Is there anyway to fix/bypass this check?

Sysinfo:

Quote:

Kernel Version 2.6.16.29-11774_1 (SMP)
Distro Name Ubuntu 8.04.1
Uptime 55 days 21 hours 12 minutes
Current Users 1
Load Averages 0.01 0.15 0.11 0%
RAM: 256.16 MB
Disk: 18.98 GB

[This is a VPS machine]

{BBI}Nexus{BBI} · 11-23-2008, 11:37 PM

Check the options available with

Code:

man rkhunter

unSpawn · 11-24-2008, 06:30 PM

Quote:

Originally Posted by cedricd

Is there anyway to fix/bypass this check?

RKH allows you to disable some tests from the CLI using --disable or in rkhunter.conf with DISABLE_TESTS. The one you're looking for is called "loaded_modules".

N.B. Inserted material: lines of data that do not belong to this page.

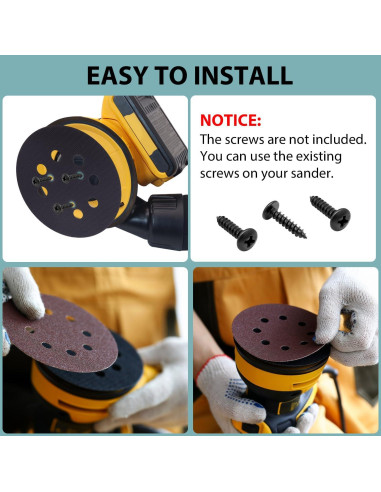 EASY TO INSTALL

NOTICE:
The screws are not included. You can use the existing screws on your sander.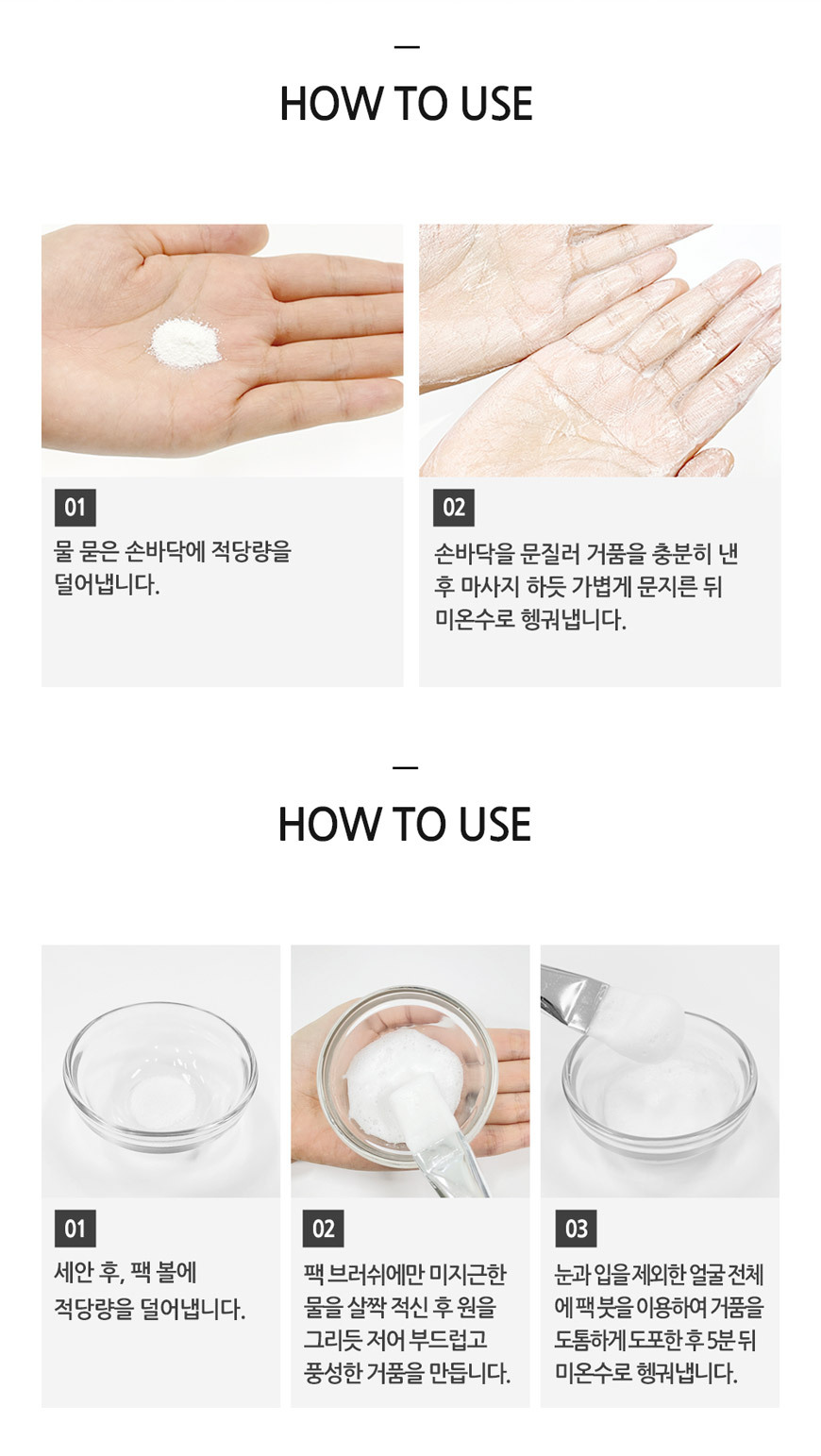 HOW TO USE

01
물 묻은 손바닥에 적당량을 덜어냅니다.

02
손바닥을 문질러 거품을 충분히 낸 후 마사지 하듯 가볍게 문지른 뒤 미온수로 헹궈냅니다.

HOW TO USE

01
세안 후, 팩 볼에 적당량을 덜어냅니다.

02
팩 브러쉬에만 미지근한 물을 살짝 적신 후 원을 그리듯 저어 부드럽고 풍성한 거품을 만듭니다.

03
눈과 입을 제외한 얼굴 전체에 팩 붓을 이용하여 거품을 도톰하게 도포한 후 5분 뒤 미온수로 헹궈냅니다.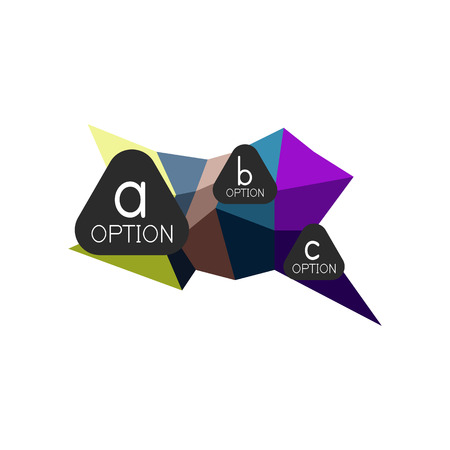 a
OPTION

b
OPTION

c
OPTION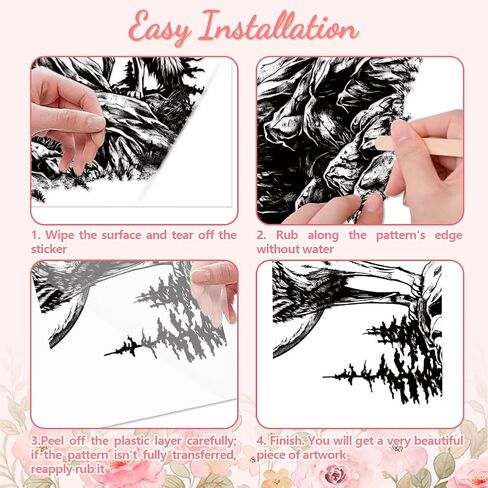 Easy Installation

1. Wipe the surface and tear off the sticker

2. Rub along the pattern's edge without water

3.Peel off the plastic layer carefully; if the pattern isn't fully transferred, reapply rub it

4. Finish. You will get a very beautiful piece of artwork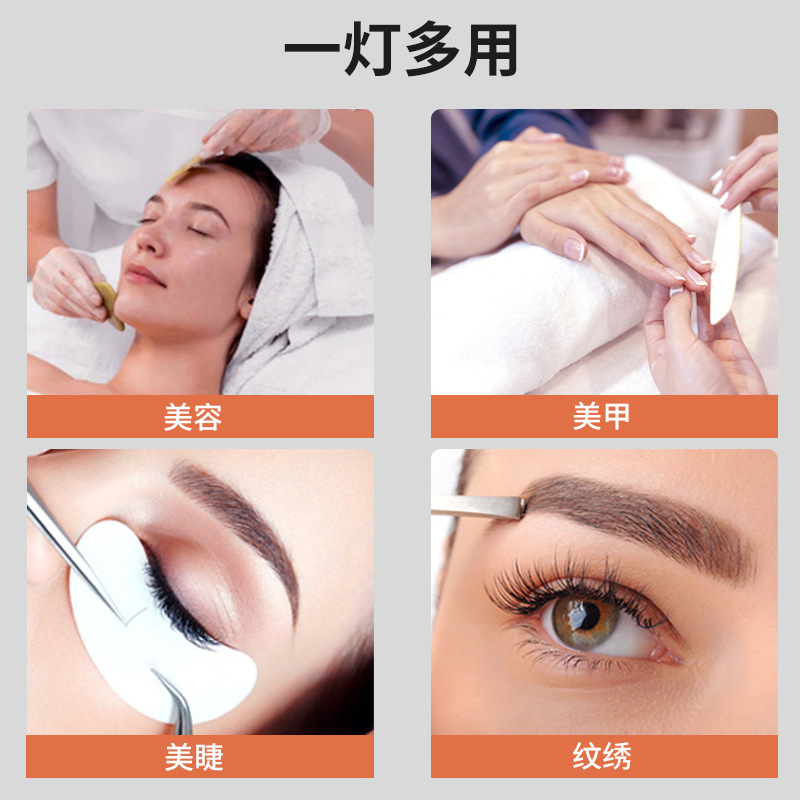 一灯多用

美容

美甲

美睫

纹绣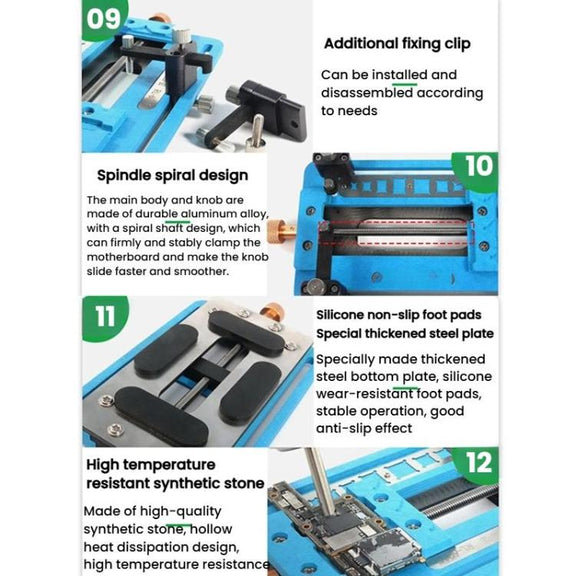 09

Additional fixing clip

Can be installed and disassembled according to needs

Spindle spiral design

The main body and knob are made of durable aluminum alloy, with a spiral shaft design, which can firmly and stably clamp the motherboard and make the knob slide faster and smoother.

10

11

Silicone non-slip foot pads
Special thickened steel plate

Specially made thickened steel bottom plate, silicone wear-resistant foot pads, stable operation, good anti-slip effect

High temperature resistant synthetic stone

Made of high-quality synthetic stone, hollow heat dissipation design, high temperature resistance

12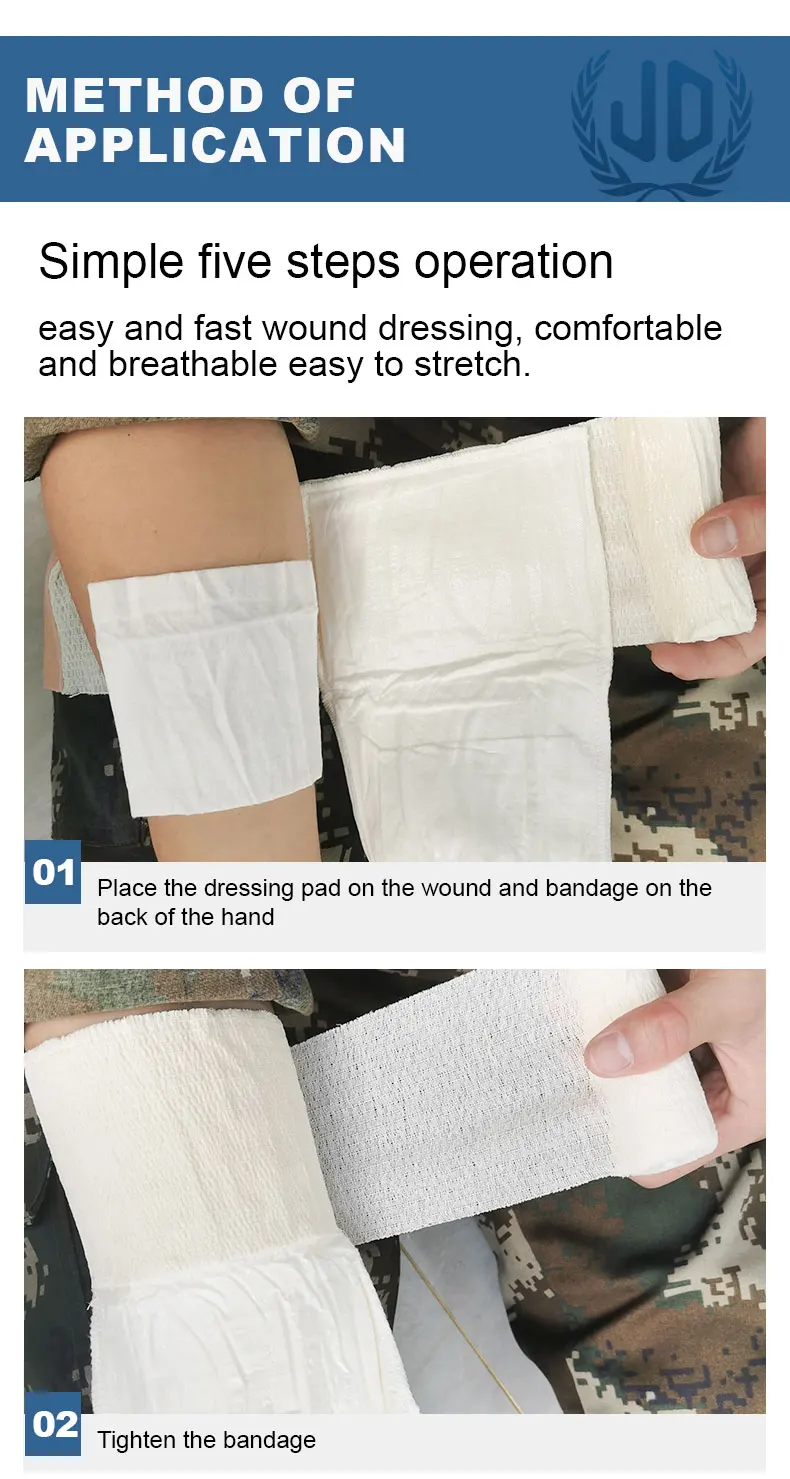 METHOD OF APPLICATION

JD

Simple five steps operation

easy and fast wound dressing, comfortable and breathable easy to stretch.

01

Place the dressing pad on the wound and bandage on the back of the hand

02

Tighten the bandage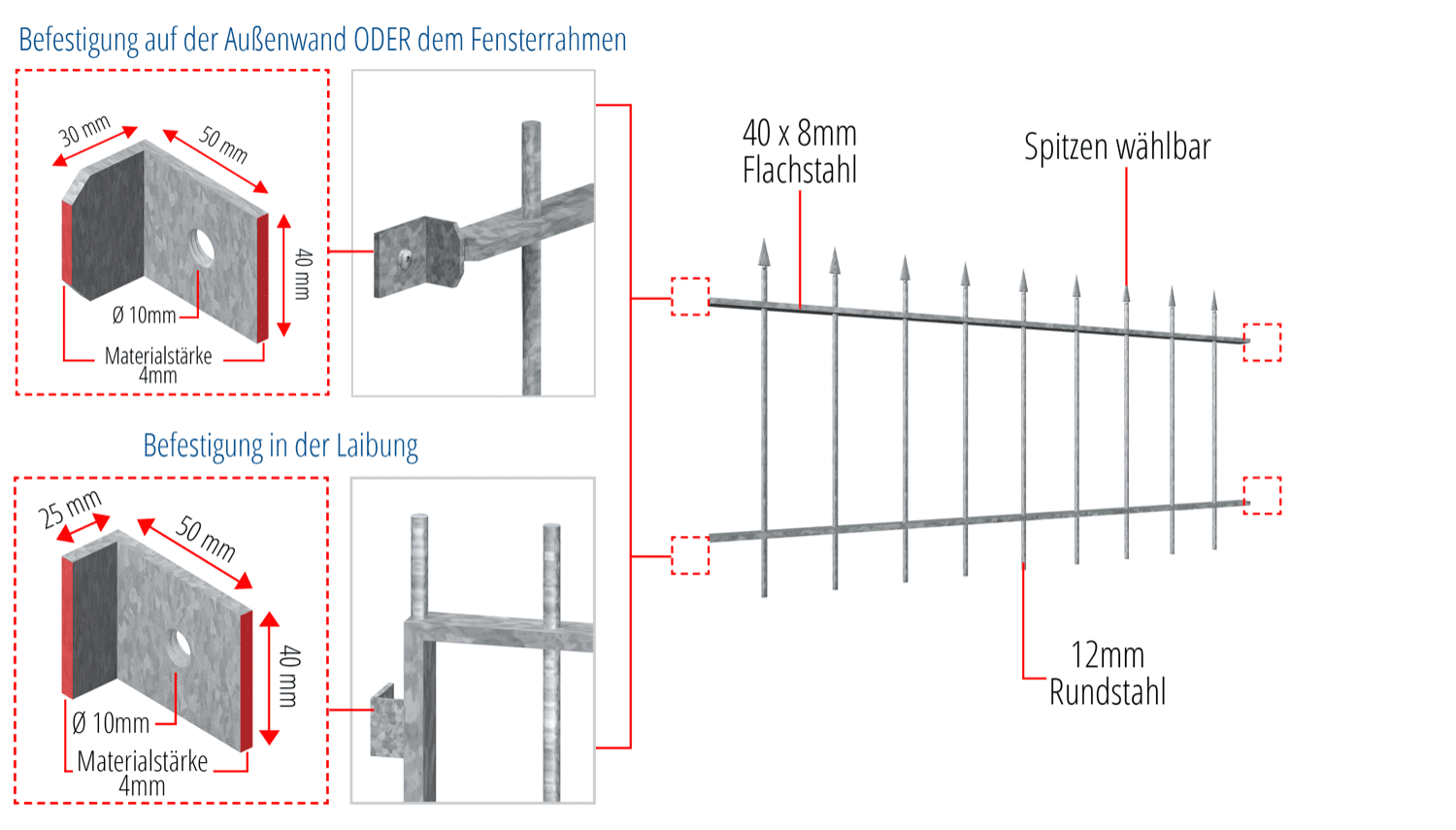 Befestigung auf der Außenwand ODER dem Fensterrahmen

30 mm
50 mm
40 mm
Ø 10mm
Materialstärke 4mm

Befestigung in der Laibung

25 mm
50 mm
40 mm
Ø 10mm
Materialstärke 4mm

40 x 8mm Flachstahl

Spitzen wählbar

12mm Rundstahl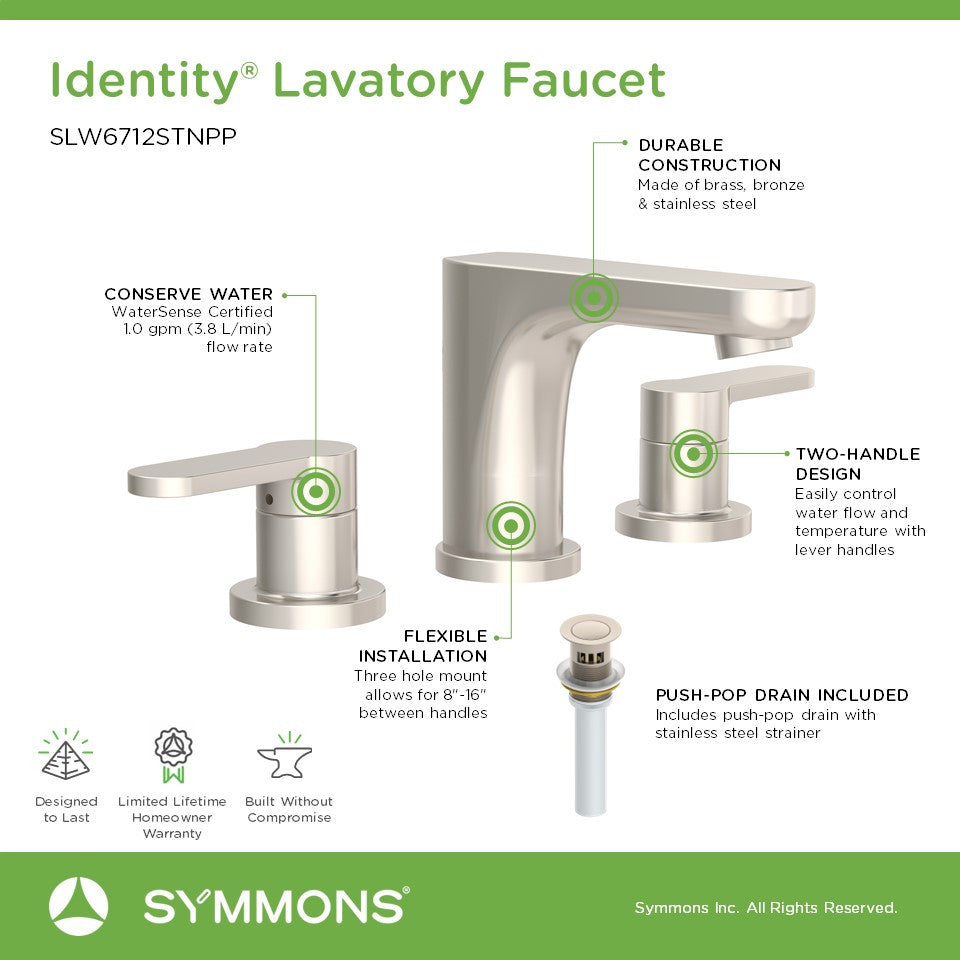 Identity® Lavatory Faucet

SLW6712STNPP

DURABLE CONSTRUCTION
Made of brass, bronze & stainless steel

CONSERVE WATER
WaterSense Certified 1.0 gpm (3.8 L/min) flow rate

TWO-HANDLE DESIGN
Easily control water flow and temperature with lever handles

FLEXIBLE INSTALLATION
Three hole mount allows for 8"-16" between handles

PUSH-POP DRAIN INCLUDED
Includes push-pop drain with stainless steel strainer

Designed to Last

Limited Lifetime Homeowner Warranty

Built Without Compromise

SYMMONS®

Symmons Inc. All Rights Reserved.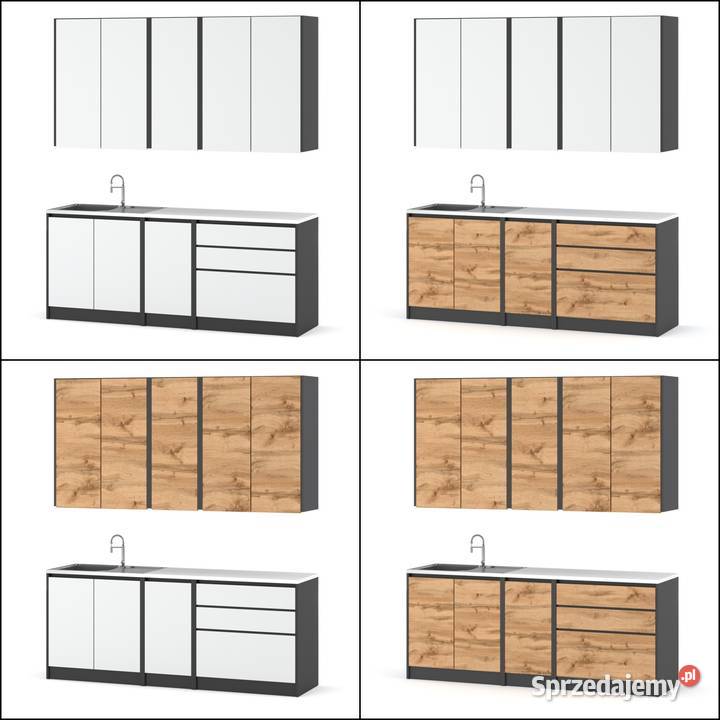 Sprzedajemy.pl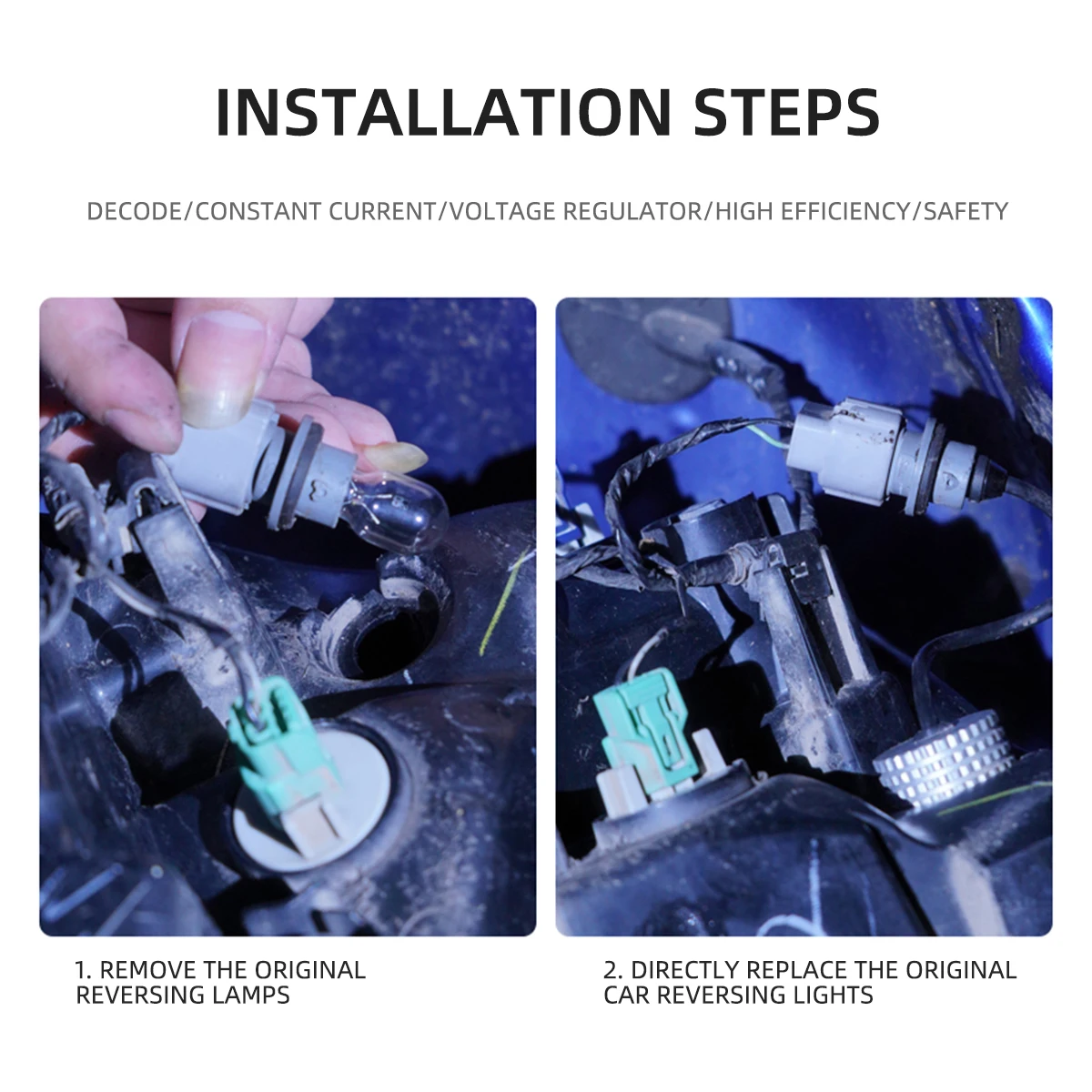 INSTALLATION STEPS

DECODE/CONSTANT CURRENT/VOLTAGE REGULATOR/HIGH EFFICIENCY/SAFETY

1. REMOVE THE ORIGINAL REVERSING LAMPS

2. DIRECTLY REPLACE THE ORIGINAL CAR REVERSING LIGHTS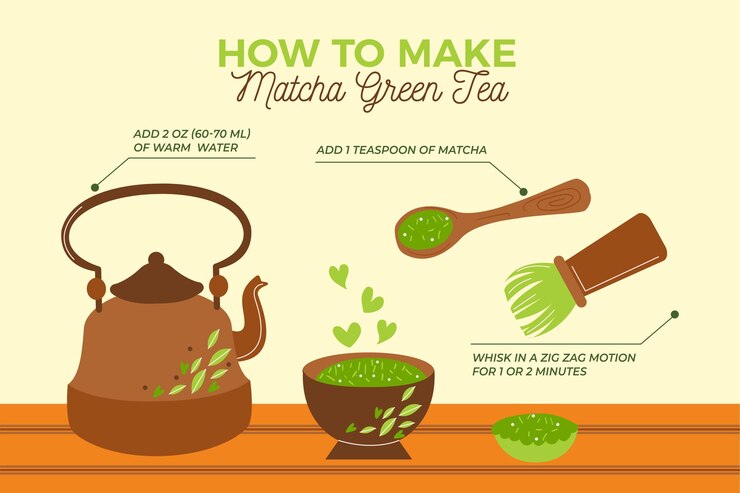 HOW TO MAKE
Matcha Green Tea

ADD 2 OZ (60-70 ML) OF WARM WATER

ADD 1 TEASPOON OF MATCHA

WHISK IN A ZIG ZAG MOTION FOR 1 OR 2 MINUTES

cedricd · 11-25-2008, 01:43 AM

Quote:

Originally Posted by unSpawn

RKH allows you to disable some tests from the CLI using --disable or in rkhunter.conf with DISABLE_TESTS. The one you're looking for is called "loaded_modules".

Unknown disable test name given: loaded_modules

Had a look over the main list, didn't see anything, or may just have missed it.

Quote:

Available test names:
additional_rkts all apps attributes deleted_files filesystem
group_accounts group_changes hashes hidden_procs immutable known_rkts
local_host malware network none os_specific other_malware
packet_cap_apps passwd_changes ports possible_rkt_files possible_rkt_strings possible_rkts
promisc properties rootkits running_procs scripts shared_libs
shared_libs_path startup_files startup_malware strings suspscan system_commands
system_configs trojans

unSpawn · 11-25-2008, 01:09 PM

Heh, that's sposed to be the "os_specific" checks, sorry.